Can I Use Canned Peaches?
I don’t recommend using canned peaches for this recipe. Canned peaches are already soft, so the crisp would end up mushy. Stick to fresh or frozen peaches for the best results.
Storage Instructions
Leftover gluten-free peach crisp can be stored in an airtight container in the refrigerator for up to 3 days. Reheat individual portions in the microwave or a 350°F oven until heated. This recipe also freezes well! Let the crisp cool to room temperature before portioning into freezer-safe containers and freezing for up to 3 months. Thaw overnight in the refrigerator before reheating, if desired.
More Gluten-Free Dessert Recipes to Try
- Gluten-Free Blueberry Cobbler
- Gluten-Free Key Lime Pie
- Gluten-Free Dutch Apple Pie
- Gluten-Free Pineapple Upside Down Cake
Gluten-Free Peach Crisp
Ingredients
Filling Ingredients
- 5 cups sliced peaches, about 8 peaches (peeled or unpeeled)
- 3 tablespoons cornstarch
- ½ cup granulated sugar
- 1 tablespoon lemon juice
- 1 teaspoon pure vanilla extract
- ¼ teaspoon ground cinnamon
- pinch of salt
Topping Ingredients
- ½ cup packed light brown sugar
- ¾ cup all-purpose gluten-free flour
- 2 teaspoons ground cinnamon
- ¼ teaspoon salt
- ½ cup unsalted butter, very cold and cubed
- ¾ cup old-fashioned rolled oats
Instructions
- Preheat your oven to 350°F. Grease an 8-inch or 9-inch baking dish with butter or non-stick cooking spray.
- In a large bowl, gently toss the sliced peaches with cornstarch, sugar, lemon juice, vanilla extract, cinnamon, and salt until well combined.
- Transfer the peach mixture to the prepared baking dish and spread it evenly.
- In another bowl, combine the light brown sugar, gluten-free flour, cinnamon, and salt. Cut in the cold butter using a pastry cutter or two forks until the mixture resembles coarse crumbs.
- Stir in the old-fashioned oats.
- Sprinkle the topping evenly over the peach filling, covering it completely.
- Bake for 40-45 minutes, or until the topping is golden brown and the filling is bubbling around the edges.
- Remove the crisp from the oven and let it cool slightly before serving. Serve warm, topped with vanilla ice cream or whipped cream, if desired.
Notes
- Different gluten-free flours may yield different baking results. Whenever I need a good all-purpose gluten-free flour, I typically use Pillsbury’s gluten-free flour or Bob’s Red Mill 1-to-1 Gluten-Free Baking Flour.
- Use the “spoon & level” method to measure your gluten-free flour. Spoon the flour into your measuring cup and level it off with a knife. This prevents the flour from compacting in the cup and gives you a more accurate measurement.
- Double-check that your oats are gluten-free.

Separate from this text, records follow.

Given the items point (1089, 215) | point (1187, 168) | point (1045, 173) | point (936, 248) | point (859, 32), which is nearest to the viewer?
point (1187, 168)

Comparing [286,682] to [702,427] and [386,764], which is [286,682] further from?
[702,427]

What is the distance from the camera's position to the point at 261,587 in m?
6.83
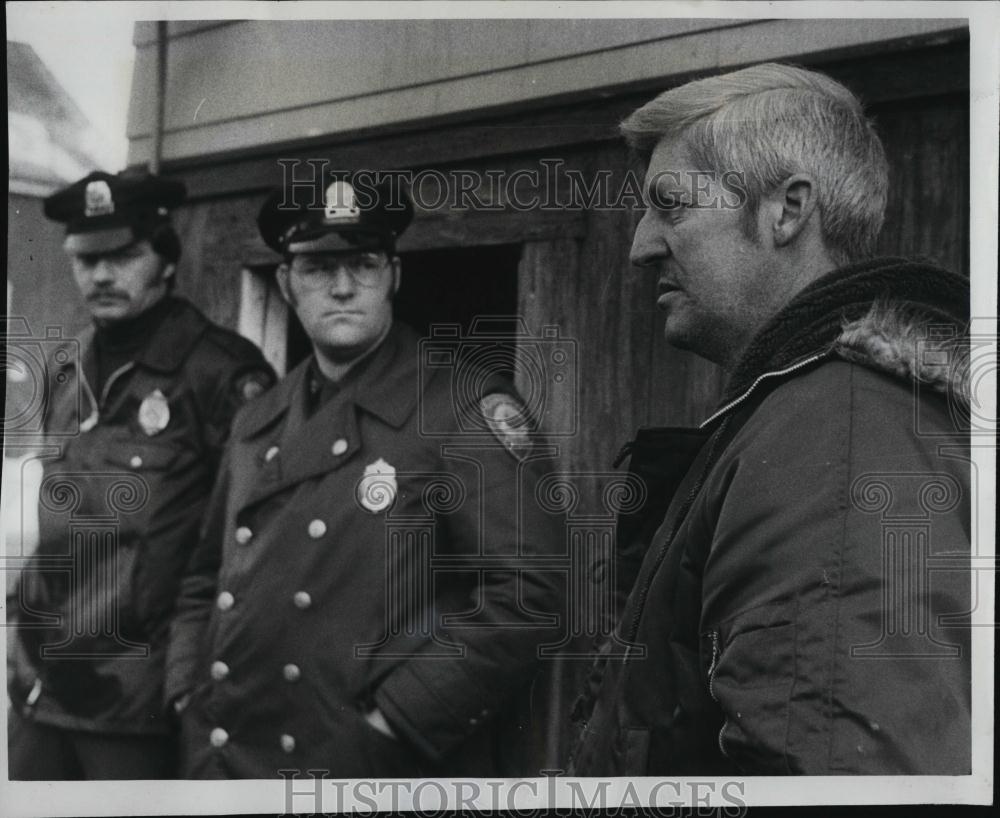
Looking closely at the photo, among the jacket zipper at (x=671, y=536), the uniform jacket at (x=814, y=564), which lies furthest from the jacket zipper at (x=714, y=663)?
the jacket zipper at (x=671, y=536)

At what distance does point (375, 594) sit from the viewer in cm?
242

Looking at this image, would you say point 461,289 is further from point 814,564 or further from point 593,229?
point 814,564

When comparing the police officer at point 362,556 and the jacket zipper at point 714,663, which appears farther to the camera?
the police officer at point 362,556

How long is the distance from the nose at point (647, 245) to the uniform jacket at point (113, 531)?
0.72 meters

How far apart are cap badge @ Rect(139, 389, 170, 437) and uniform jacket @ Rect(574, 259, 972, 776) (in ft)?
2.91

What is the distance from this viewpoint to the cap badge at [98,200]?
254cm

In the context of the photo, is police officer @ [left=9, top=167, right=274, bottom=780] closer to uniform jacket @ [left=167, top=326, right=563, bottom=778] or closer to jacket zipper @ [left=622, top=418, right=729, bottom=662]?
uniform jacket @ [left=167, top=326, right=563, bottom=778]

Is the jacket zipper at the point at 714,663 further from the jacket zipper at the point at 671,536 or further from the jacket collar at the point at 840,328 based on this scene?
the jacket collar at the point at 840,328

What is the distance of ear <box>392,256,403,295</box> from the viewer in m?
2.50

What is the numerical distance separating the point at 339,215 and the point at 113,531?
0.72m

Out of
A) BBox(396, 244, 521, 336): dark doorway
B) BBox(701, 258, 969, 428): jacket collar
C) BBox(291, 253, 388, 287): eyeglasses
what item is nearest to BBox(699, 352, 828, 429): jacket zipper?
BBox(701, 258, 969, 428): jacket collar

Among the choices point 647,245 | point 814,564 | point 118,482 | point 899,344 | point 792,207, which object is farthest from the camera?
point 118,482

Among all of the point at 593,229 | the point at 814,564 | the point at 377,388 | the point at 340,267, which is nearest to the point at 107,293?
the point at 340,267

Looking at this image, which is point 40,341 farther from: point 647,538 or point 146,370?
point 647,538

Not all oat brands are gluten-free.
- To Store: Keep in an airtight container in the refrigerator for up to 3 days. Reheat in the microwave or oven at 350°F.
- To Freeze: Let cool, and then portion into freezer-safe containers. Freeze for up to 3 months and thaw overnight in the fridge before reheating.
- Mama says, “Check all of your labels!”
Nutrition
Nutrition information is automatically calculated, so should only be used as an approximation.
How to Make Gluten-Free Peach Crisp Step-by-Step
Preheat your oven to 350°F. Grease an 8-inch or 9-inch baking dish with butter or non-stick cooking spray. In a large bowl, gently toss 5 cups of sliced peaches with 3 tablespoons of cornstarch, ½ a cup of sugar, 1 tablespoon of lemon juice, 1 teaspoon of pure vanilla extract, ¼ teaspoon of cinnamon, and a pinch of salt until well combined.
Transfer the peach mixture to the prepared baking dish and spread it evenly.
In another bowl, combine ½ a cup of packed light brown sugar, ¾ cup of all-purpose gluten-free flour, 2 teaspoons of cinnamon, and ¼ teaspoon of salt.
Cut in ½ a cup of very cold, cubed unsalted butter using a pastry cutter or two forks until the mixture resembles coarse crumbs.
Stir in ¾ cup of old-fashioned rolled oats.
Sprinkle the topping evenly over the peach filling, covering it completely.
Bake for 40-45 minutes, or until the topping is golden brown and the filling is bubbling around the edges. Remove the crisp from the oven and let it cool slightly before serving. Serve warm, topped with vanilla ice cream or whipped cream, if desired.